Step 3: Reunite with your husband, who's been traveling for the past two weeks.
Step 4: Arrive on campus and immediately see someone from your freshman year dorm floor. Suddenly get excited about the whole reunion thing.
Step 5: Check into your on-campus housing. Discover that the (two twin) beds appear to each be covered with one rough sheet and a tablecloth.
Step 6: Head over to the party tent for your class, where the music is approximately 1,000 times louder than it needs to be, so every conversation will consist of yelling directly into people's ears.
Step 7: Have the same conversation twenty times in a row, quickly perfecting your responses to, "So where are you living now?" and "What do you do?"
Step 8: Find that no one seems to care that you are unemployed, and that every single person has heard good things about the place you live. Invite approximately a dozen people to come visit you.
Step 9: Have the thought "Living well is the best revenge" on discovering that life has not been kind to certain people who were not kind to you. Then feel bad for thinking that.

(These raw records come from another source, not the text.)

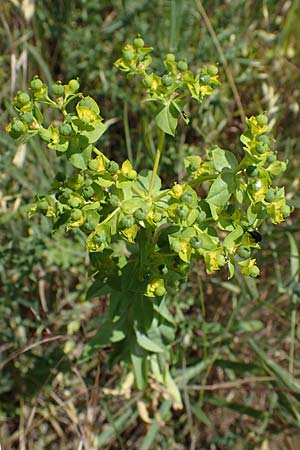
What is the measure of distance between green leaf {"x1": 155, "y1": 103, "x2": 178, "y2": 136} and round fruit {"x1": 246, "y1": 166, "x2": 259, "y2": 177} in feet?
0.63

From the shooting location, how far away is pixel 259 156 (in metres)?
1.18

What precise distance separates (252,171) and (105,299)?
2.95ft

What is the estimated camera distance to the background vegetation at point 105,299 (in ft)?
6.34

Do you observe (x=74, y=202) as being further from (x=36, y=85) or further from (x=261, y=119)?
(x=261, y=119)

Step 10: Never quite master the art of gracefully exiting a conversation after the two topics of conversation (where you live now and what you do) have been exhausted. Have a lot of awkward smiles/staring and saying it was so nice to see them and that you need to go find your husband.
Step 11: Say hello and hug people you were never really friends with because what the hell.
Step 12: Go in a desperate search for water because you're sure you're about to lose your voice from all the yelling. Find more people you know over by the bar.
Step 13: Head back to the dorm after midnight. Decide between sleeping in separate twin beds, sleeping on the uneven crack between the two pushed-together beds, or sleeping in the same twin bed. Opt for the latter because it's freezing in the room and you need all the body warmth you can get.
Step 14: Wake up at 2 in the morning to a drunk alum yelling and throwing things in the hallway. Be glad you don't live in a dorm anymore. Then remember that you do live in a dorm, and thank God that your students are way better behaved than this.
Step 15: Spend the day seeing the changes around campus. Realize how old you are when you think, "These kids don't know how good they have it! Back in my day..."
Step 16: Take a 4-hour nap.
Step 17: Go to another giant tent party, this one for all classes. Do the math and realize that because reunions are for every five years, you won't know a single person except those from your class, so the only benefit to throwing everyone together is that there's more oldies music.
Step 18: Figure out that wearing a skirt was a good decision after seeing every single other woman in a sundress or skirt.
Step 19: See a dozen more people you know who weren't there the night before. Yell your standard questions over the music and have some more awkward conversational exits.
Step 20: Hug a bunch of people goodbye.
Step 21: Stay up past midnight reminiscing with two friends who are staying across the hall from you.
Step 22: Spend another cold night in the tiny, tablecloth-covered twin bed.
Step 23: Bid farewell to campus for another five years.
Have you attended a high school or college reunion? How was it?